Over the past 13 years, present-day astronomers have found more than 300 planets orbiting other stars. But none of those worlds has been viewed directly. To detect most of those extrasolar planets, astronomers have measured slight wobbles in the parent stars caused by the tugs of unseen companions, but the astronomers cannot see the alien worlds that are too dim and far away, about one-millionth the brightness of their stars, to be seen.
Like the hundreds of other known extrasolar planets, Fomalhaut b is a gas-giant world, estimated to be no more than three times Jupiter’s mass. But astronomers suspect it might have one characteristic that separates the newly discovered planet from its extrasolar brethren that being an immense Saturn-like ring system. Perhaps the ring will eventually coalesce to form moons. The ring’s estimated size is comparable to the region around Jupiter that is filled with the orbits of the four largest satellites in our solar system.
"Fomalhaut b may actually show us what Jupiter and Saturn resembled when the solar system was about 100 million years old," Kalas says. Astronomers have long considered the Fomalhaut system as a potential breeding ground for planets because of the star’s vast debris ring.
Kalas and team members proposed in 2005 that the disk was being gravitationally modified by a planet lying between the star and the ring’s inner edge. This disk is similar to the Kuiper Belt of comets that encircles our outer solar system. The Kuiper Belt is our solar system’s attic, containing a range of icy bodies from dust grains to objects the size of dwarf planets, such as Pluto. Circumstantial evidence for their planet theory came from Hubble’s confirmation that the Fomalhaut ring is offset from the star’s center. The disk’s sharp inner edge is also consistent with the presence of a planet that gravitationally "shepherds" particles within it.

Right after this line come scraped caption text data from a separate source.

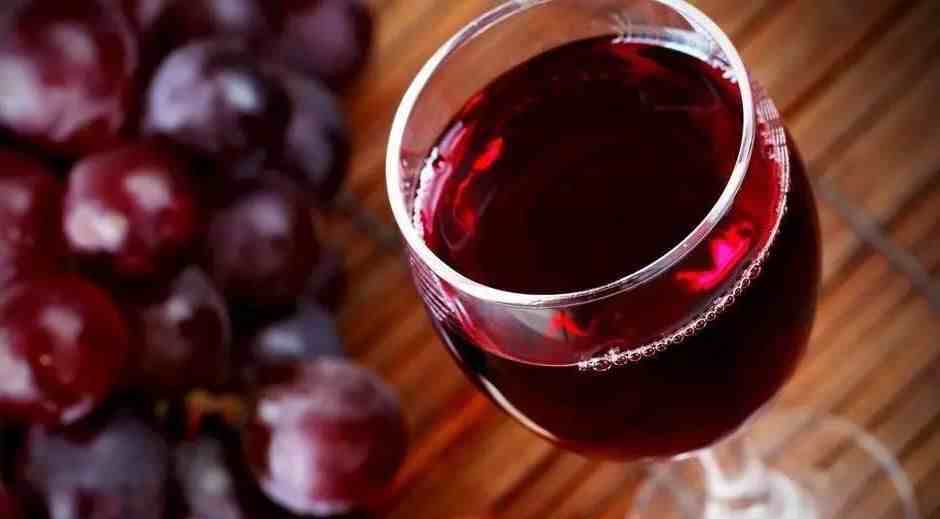 高地酒藏｜葡萄酒半干红和干红的区别哪种更好喝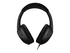 ASUS ROG Strix Go - headset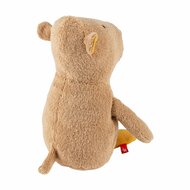 Sigikid Natural Knuffel - Capybara 30cm | Speel je Wijs
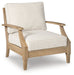 Carter Hall Outdoor Set - Golden Home Furniture 
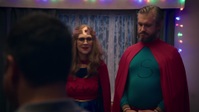 Intelligence 2020 S02E06 1080p HEVC x265-MeGusta EZTV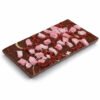 Schokoladentafel Erdbeere Joghurt Bengelmann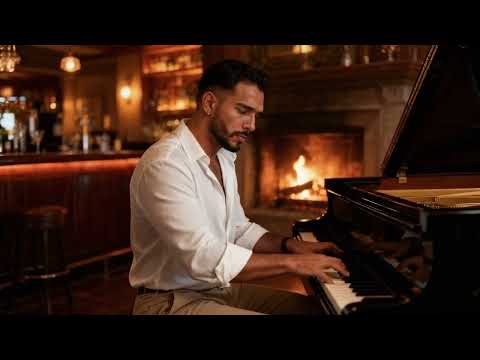 Mamo Merav Romane Gila 2025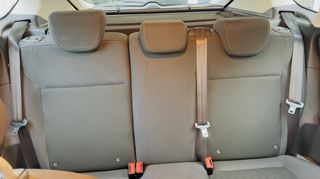 Ford Focus 2016-thumb-48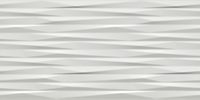 Керамогранит Atlas Concorde Italy 3D Wall Design 3D Blade White Matt арт-8DBW — фото 8, Керамогранит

Observations taken 21 months apart with Hubble’s Advanced Camera for Surveys show that the object is moving in an orbit around Fomalhaut, and therefore, is gravitationally bound to it. The exotic world is 10.7 billion miles from its host, or about 10 times the distance between Saturn and our sun. The planet is unlikely to harbor life because it is too young and too hot. Fomalhaut is a relatively young star, only 200 million years old.
Kalas and his team plan follow-up Hubble observations in 2009 to further study the Fomalhaut system when future observations may turn up more planets. Fomalhaut b may be the outermost planet in a whole solar system of planets, just as Neptune is in our solar system. Astronomers, however, may have to wait for the James Webb Space Telescope, slated to launch in 2013, to find out whether planets in the Fomalhaut system could sustain life.